One of the most famous dog in the Staffordshire Terrier studbook named after a book authored in 1880s with final draft published in 1907. The dog is Jock of the Bushveldt, born 1910. An excerpt from a newspaper clipping accompanying the photograph:
“Bred by Jack Higham of Chroley, Lancs, was believed by many to be a Stafford- he was certainly game enough for such a claim! Actually he was a direct cross Manchester Terrier sire X an all-brindle Bulldog bitch. It is also a fact he mated white Bull Terrier bitches (coloured Bull Terriers were then non-existent) to capture their nappers to his rich brindle thereby staring off all coloured Bull Terriers. Well, certainly, an influential line of them.”

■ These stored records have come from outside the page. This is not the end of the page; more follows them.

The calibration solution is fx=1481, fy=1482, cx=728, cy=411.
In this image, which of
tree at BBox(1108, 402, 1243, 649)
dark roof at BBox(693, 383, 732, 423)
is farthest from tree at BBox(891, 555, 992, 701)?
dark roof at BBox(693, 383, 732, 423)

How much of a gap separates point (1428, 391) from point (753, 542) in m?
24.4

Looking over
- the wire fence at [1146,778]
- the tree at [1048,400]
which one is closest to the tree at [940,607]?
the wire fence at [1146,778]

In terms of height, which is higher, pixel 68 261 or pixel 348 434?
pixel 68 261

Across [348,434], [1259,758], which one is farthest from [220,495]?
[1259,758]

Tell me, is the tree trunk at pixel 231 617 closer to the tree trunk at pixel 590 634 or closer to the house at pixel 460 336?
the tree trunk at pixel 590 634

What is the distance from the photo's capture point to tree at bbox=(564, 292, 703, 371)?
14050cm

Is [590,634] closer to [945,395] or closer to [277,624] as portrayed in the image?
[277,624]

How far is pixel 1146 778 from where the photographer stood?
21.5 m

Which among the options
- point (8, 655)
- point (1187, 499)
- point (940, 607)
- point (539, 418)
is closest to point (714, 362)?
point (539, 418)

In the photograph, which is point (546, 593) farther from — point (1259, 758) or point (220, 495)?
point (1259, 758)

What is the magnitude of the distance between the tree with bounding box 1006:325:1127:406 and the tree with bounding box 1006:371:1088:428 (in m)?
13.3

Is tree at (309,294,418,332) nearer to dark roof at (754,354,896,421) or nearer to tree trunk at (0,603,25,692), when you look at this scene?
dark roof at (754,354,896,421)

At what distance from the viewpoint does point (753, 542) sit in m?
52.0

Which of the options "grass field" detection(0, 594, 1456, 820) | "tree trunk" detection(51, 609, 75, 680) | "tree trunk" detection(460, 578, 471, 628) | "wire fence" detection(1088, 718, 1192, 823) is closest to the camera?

The way he’s standing reminds me of a Manchester terrier & he appears to be black & tan like a Manchester or Dobe, but the head is different. Maybe a Manchester cross? With a boxer or bulldog of some kind?
not a “pit bull” because “pit bull” means nothing. OTOH: by “pit bull”, do you mean “pit bull terrier”… i.e. one of several variants of bulldog/terrier mixes, the variant used in the dogfighting pit? (one of the terriers used was the Manchester) The dog that became known as the Staffordshire bull terrier was one of the English varieties of bull and terrier mixes which became a “breed”. The “American pit bull terrier” breed descended from that variant. Most Staffordshire bull terrier fanciers today do NOT regard their breed as “pit bulls” though they have a pit fighting heritage.. so to the extent that Jock was perhaps a Staffordshire bull terrier or a first gen cross that looks like one, then no he wasn’t a “pit bull”.
Emily, there certainly is a breed called an American Pit Bull Terrier, and they were a registered breed before there was an American Staffordshire Terrier (though basically the same dog–they claim the same ancestors). Whether or not Staffordshire Bull Terrier breeders regard their dogs as “pit bulls” or not is immaterial–their original purpose was as pit fighters. Most Staffy Bulls I have met have super temperaments, but your insurance company isn’t going to make that distinction.
I have refrained from commenting on the photo of the Pit Bull type dog shown in this blog; preferring to sit back and read what those more knowledgeable on the subject have to say. But I do have to ad this one thought.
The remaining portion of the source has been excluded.